--- RECORD SET ---
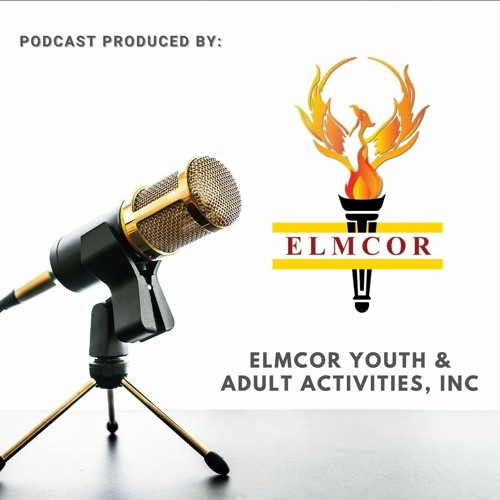 Elmcor's Podcast, Episode 3: COVID, and the Decriminalization & De-stigmatization of Substance Use.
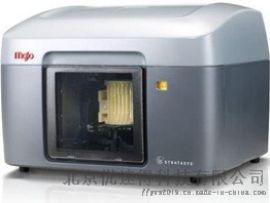 Mojo3D打印机耗材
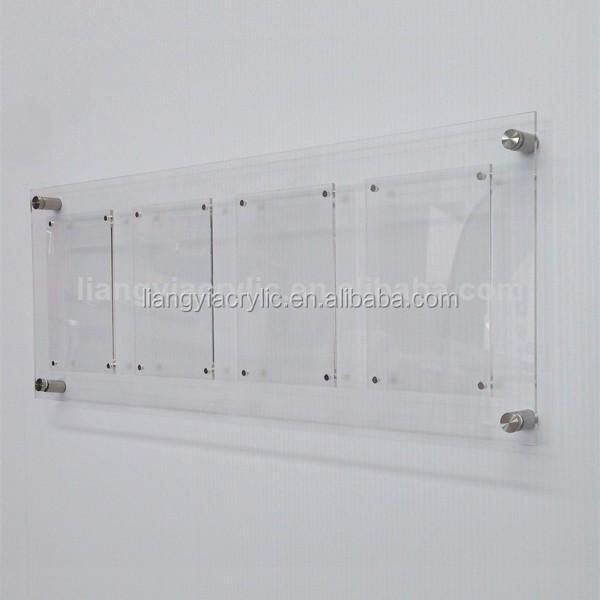 Acrylic Wall Frames high-end clear acrylic wall mount picture frames - buy acrylic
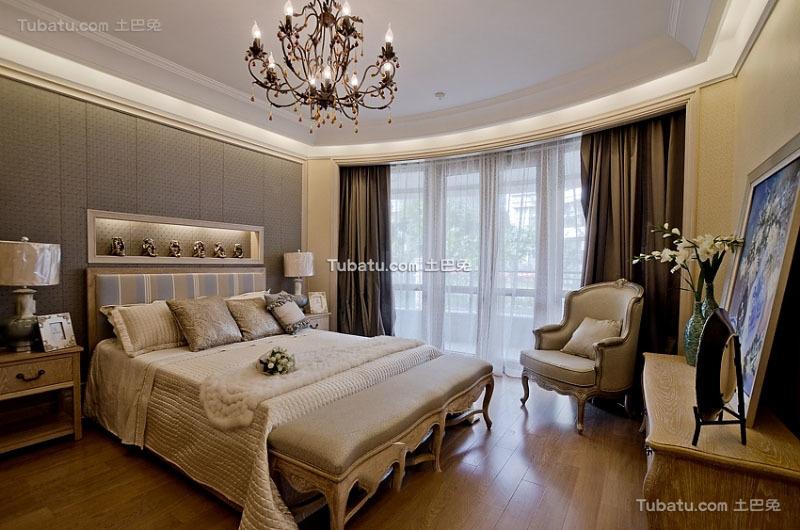 美式风格设计室内卧室装修效果图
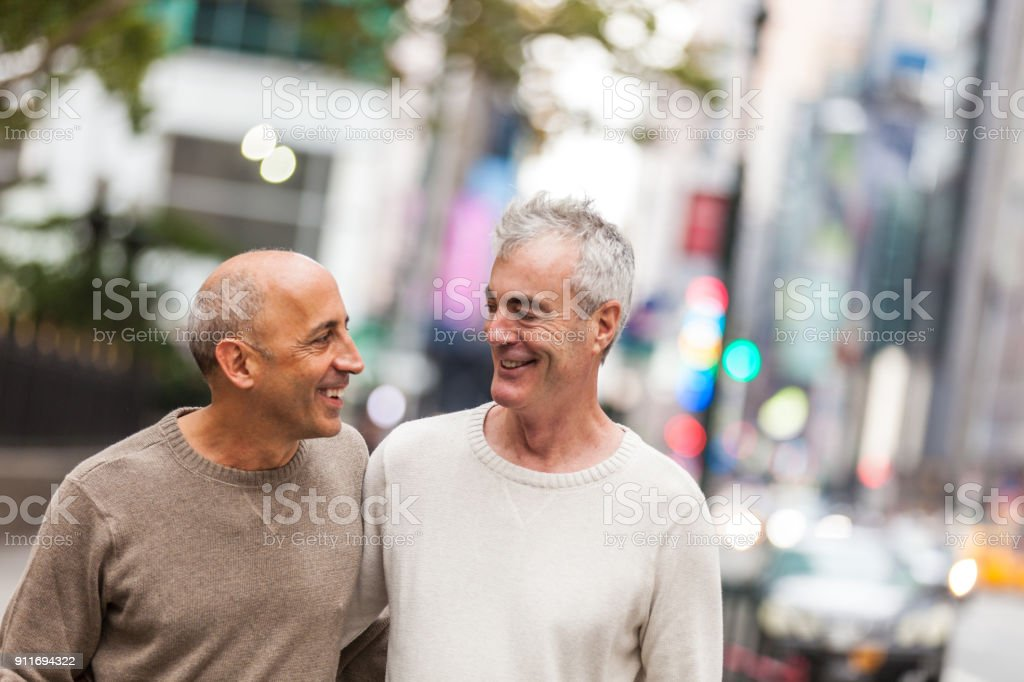 Gay couple in New York city stock photo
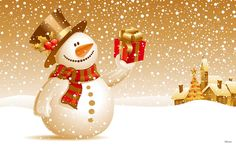 fondos navideños para descargar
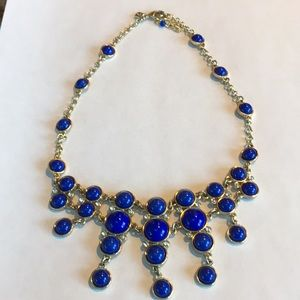 Banana Republic Deep Blue and Gold Necklace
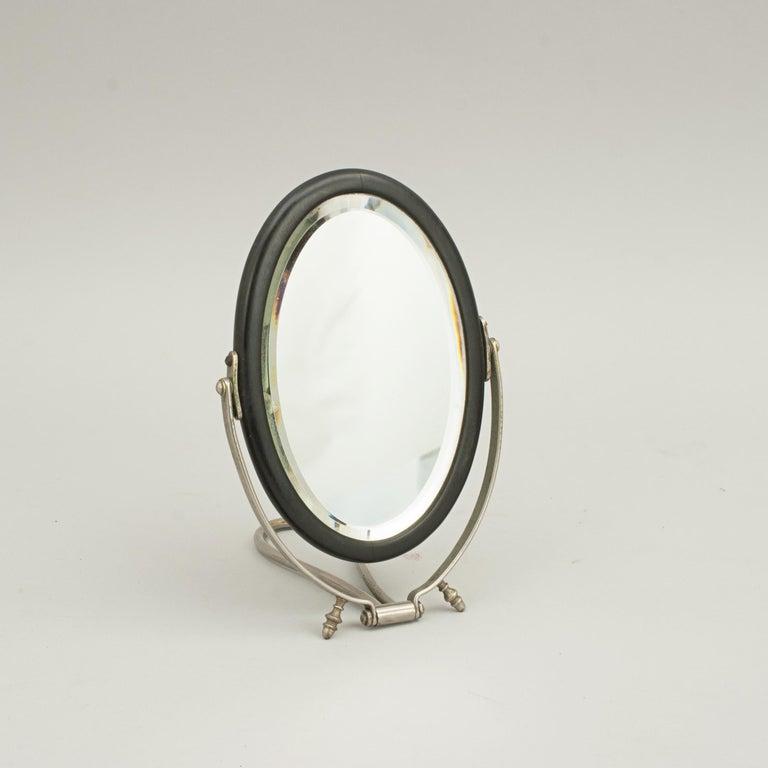 English Campaign Mirror in Case For Sale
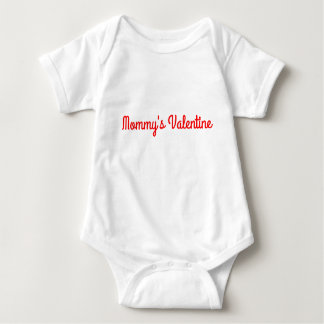 Mommy's Valentine unisex outfit Baby Bodysuit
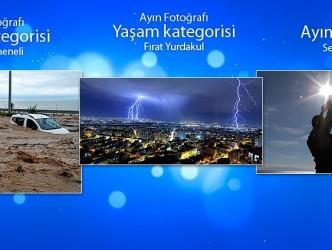 AYIN HABER FOTOĞRAFI SEÇİLDİ
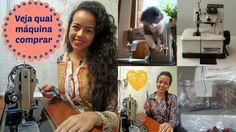Sugestões de máquinas de costura para iniciantes e avançados Alana Santos Blogger - BOM NEGÓCIO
---
■ WORK REQUIRED ■
Give the records back verbatim, pictures excluded.

■ ANSWER SECTION ■
 Elmcor's Podcast, Episode 3: COVID, and the Decriminalization & De-stigmatization of Substance Use.
 Mojo3D打印机耗材
 Acrylic Wall Frames high-end clear acrylic wall mount picture frames - buy acrylic
 美式风格设计室内卧室装修效果图
 Gay couple in New York city stock photo
 fondos navideños para descargar
 Banana Republic Deep Blue and Gold Necklace
 English Campaign Mirror in Case For Sale
 Mommy's Valentine unisex outfit Baby Bodysuit
 AYIN HABER FOTOĞRAFI SEÇİLDİ
Sugestões de máquinas de costura para iniciantes e avançados Alana Santos Blogger - BOM NEGÓCIO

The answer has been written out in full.